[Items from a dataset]
———
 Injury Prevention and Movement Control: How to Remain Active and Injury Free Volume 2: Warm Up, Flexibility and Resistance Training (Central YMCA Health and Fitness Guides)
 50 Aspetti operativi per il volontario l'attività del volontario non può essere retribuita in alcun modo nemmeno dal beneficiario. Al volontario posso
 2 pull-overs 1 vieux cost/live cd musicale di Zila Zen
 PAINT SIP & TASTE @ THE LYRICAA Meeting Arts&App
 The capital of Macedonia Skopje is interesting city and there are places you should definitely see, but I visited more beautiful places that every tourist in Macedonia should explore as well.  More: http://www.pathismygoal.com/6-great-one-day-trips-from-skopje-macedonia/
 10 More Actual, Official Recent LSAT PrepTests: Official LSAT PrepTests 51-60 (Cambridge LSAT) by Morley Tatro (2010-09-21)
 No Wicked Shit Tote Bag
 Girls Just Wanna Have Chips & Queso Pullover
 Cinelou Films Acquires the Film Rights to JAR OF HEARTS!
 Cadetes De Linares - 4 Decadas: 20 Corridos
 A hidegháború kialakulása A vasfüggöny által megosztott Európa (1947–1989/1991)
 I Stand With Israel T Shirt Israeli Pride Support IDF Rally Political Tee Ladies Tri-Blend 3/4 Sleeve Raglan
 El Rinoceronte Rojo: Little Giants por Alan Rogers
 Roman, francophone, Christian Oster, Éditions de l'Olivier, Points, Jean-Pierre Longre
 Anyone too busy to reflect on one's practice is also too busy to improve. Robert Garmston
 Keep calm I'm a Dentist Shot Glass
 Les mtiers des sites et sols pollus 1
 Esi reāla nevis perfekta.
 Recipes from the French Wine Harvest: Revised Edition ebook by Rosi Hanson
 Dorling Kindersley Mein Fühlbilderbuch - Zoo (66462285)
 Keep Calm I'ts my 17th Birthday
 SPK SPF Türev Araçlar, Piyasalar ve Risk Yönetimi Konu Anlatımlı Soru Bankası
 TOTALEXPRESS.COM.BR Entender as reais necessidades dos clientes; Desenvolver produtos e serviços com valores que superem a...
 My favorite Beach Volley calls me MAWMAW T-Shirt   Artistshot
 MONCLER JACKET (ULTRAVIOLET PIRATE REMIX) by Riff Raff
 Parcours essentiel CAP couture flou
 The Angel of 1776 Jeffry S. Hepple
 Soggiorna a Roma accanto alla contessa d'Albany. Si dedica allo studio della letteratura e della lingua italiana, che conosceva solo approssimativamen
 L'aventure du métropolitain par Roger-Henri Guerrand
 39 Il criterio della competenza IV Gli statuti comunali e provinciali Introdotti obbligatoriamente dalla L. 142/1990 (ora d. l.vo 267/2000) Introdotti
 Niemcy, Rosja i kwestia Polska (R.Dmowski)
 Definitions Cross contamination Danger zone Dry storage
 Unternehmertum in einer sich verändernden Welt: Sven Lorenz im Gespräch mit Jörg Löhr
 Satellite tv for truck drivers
———
What to work on –
Starting with the line above that holds "No Wicked Shit Tote Bag" and stopping with the line that holds "A hidegháború kialakulása", reproduce each line exactly, omitting all other lines.

Expected output –
 No Wicked Shit Tote Bag
 Girls Just Wanna Have Chips & Queso Pullover
 Cinelou Films Acquires the Film Rights to JAR OF HEARTS!
 Cadetes De Linares - 4 Decadas: 20 Corridos
 A hidegháború kialakulása A vasfüggöny által megosztott Európa (1947–1989/1991)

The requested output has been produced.